__Task to carry out__: Your job is to write out each record exactly, leaving none out.

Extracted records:
.....

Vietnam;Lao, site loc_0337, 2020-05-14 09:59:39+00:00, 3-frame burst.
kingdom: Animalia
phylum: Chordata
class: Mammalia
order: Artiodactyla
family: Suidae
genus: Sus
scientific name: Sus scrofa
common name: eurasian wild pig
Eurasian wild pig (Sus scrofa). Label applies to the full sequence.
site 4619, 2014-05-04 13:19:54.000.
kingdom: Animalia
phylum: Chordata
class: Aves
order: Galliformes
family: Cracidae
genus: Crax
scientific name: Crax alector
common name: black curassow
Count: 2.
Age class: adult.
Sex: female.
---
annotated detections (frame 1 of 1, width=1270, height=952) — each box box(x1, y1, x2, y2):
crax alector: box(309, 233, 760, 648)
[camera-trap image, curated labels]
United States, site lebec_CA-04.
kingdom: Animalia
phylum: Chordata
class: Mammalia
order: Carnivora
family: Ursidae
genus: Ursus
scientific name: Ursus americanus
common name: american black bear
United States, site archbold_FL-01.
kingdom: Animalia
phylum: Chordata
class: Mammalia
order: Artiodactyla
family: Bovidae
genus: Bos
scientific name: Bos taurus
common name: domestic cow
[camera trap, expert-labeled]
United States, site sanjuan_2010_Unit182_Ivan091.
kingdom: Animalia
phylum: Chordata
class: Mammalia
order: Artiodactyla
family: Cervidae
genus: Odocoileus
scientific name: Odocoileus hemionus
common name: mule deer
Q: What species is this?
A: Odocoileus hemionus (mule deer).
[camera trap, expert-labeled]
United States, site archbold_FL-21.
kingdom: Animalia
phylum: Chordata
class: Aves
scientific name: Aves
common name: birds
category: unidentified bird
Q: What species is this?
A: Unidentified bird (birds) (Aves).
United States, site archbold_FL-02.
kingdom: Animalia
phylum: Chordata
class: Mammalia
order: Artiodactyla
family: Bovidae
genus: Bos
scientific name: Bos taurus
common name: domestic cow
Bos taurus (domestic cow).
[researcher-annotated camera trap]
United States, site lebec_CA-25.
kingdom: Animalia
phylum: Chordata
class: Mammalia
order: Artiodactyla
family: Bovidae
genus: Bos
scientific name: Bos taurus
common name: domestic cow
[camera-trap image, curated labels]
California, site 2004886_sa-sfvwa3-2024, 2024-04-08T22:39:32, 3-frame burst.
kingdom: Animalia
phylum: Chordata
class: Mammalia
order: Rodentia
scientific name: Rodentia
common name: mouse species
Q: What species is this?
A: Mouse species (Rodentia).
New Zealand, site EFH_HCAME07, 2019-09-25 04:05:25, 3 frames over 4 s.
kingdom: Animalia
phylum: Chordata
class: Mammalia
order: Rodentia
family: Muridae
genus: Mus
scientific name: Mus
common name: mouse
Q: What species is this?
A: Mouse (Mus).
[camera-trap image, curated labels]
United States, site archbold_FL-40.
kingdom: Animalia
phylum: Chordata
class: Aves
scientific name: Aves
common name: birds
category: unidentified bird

.....

__Your response__:
Vietnam;Lao, site loc_0337, 2020-05-14 09:59:39+00:00, 3-frame burst.
kingdom: Animalia
phylum: Chordata
class: Mammalia
order: Artiodactyla
family: Suidae
genus: Sus
scientific name: Sus scrofa
common name: eurasian wild pig
Eurasian wild pig (Sus scrofa). Label applies to the full sequence.
site 4619, 2014-05-04 13:19:54.000.
kingdom: Animalia
phylum: Chordata
class: Aves
order: Galliformes
family: Cracidae
genus: Crax
scientific name: Crax alector
common name: black curassow
Count: 2.
Age class: adult.
Sex: female.
---
annotated detections (frame 1 of 1, width=1270, height=952) — each box box(x1, y1, x2, y2):
crax alector: box(309, 233, 760, 648)
[camera-trap image, curated labels]
United States, site lebec_CA-04.
kingdom: Animalia
phylum: Chordata
class: Mammalia
order: Carnivora
family: Ursidae
genus: Ursus
scientific name: Ursus americanus
common name: american black bear
United States, site archbold_FL-01.
kingdom: Animalia
phylum: Chordata
class: Mammalia
order: Artiodactyla
family: Bovidae
genus: Bos
scientific name: Bos taurus
common name: domestic cow
[camera trap, expert-labeled]
United States, site sanjuan_2010_Unit182_Ivan091.
kingdom: Animalia
phylum: Chordata
class: Mammalia
order: Artiodactyla
family: Cervidae
genus: Odocoileus
scientific name: Odocoileus hemionus
common name: mule deer
Q: What species is this?
A: Odocoileus hemionus (mule deer).
[camera trap, expert-labeled]
United States, site archbold_FL-21.
kingdom: Animalia
phylum: Chordata
class: Aves
scientific name: Aves
common name: birds
category: unidentified bird
Q: What species is this?
A: Unidentified bird (birds) (Aves).
United States, site archbold_FL-02.
kingdom: Animalia
phylum: Chordata
class: Mammalia
order: Artiodactyla
family: Bovidae
genus: Bos
scientific name: Bos taurus
common name: domestic cow
Bos taurus (domestic cow).
[researcher-annotated camera trap]
United States, site lebec_CA-25.
kingdom: Animalia
phylum: Chordata
class: Mammalia
order: Artiodactyla
family: Bovidae
genus: Bos
scientific name: Bos taurus
common name: domestic cow
[camera-trap image, curated labels]
California, site 2004886_sa-sfvwa3-2024, 2024-04-08T22:39:32, 3-frame burst.
kingdom: Animalia
phylum: Chordata
class: Mammalia
order: Rodentia
scientific name: Rodentia
common name: mouse species
Q: What species is this?
A: Mouse species (Rodentia).
New Zealand, site EFH_HCAME07, 2019-09-25 04:05:25, 3 frames over 4 s.
kingdom: Animalia
phylum: Chordata
class: Mammalia
order: Rodentia
family: Muridae
genus: Mus
scientific name: Mus
common name: mouse
Q: What species is this?
A: Mouse (Mus).
[camera-trap image, curated labels]
United States, site archbold_FL-40.
kingdom: Animalia
phylum: Chordata
class: Aves
scientific name: Aves
common name: birds
category: unidentified bird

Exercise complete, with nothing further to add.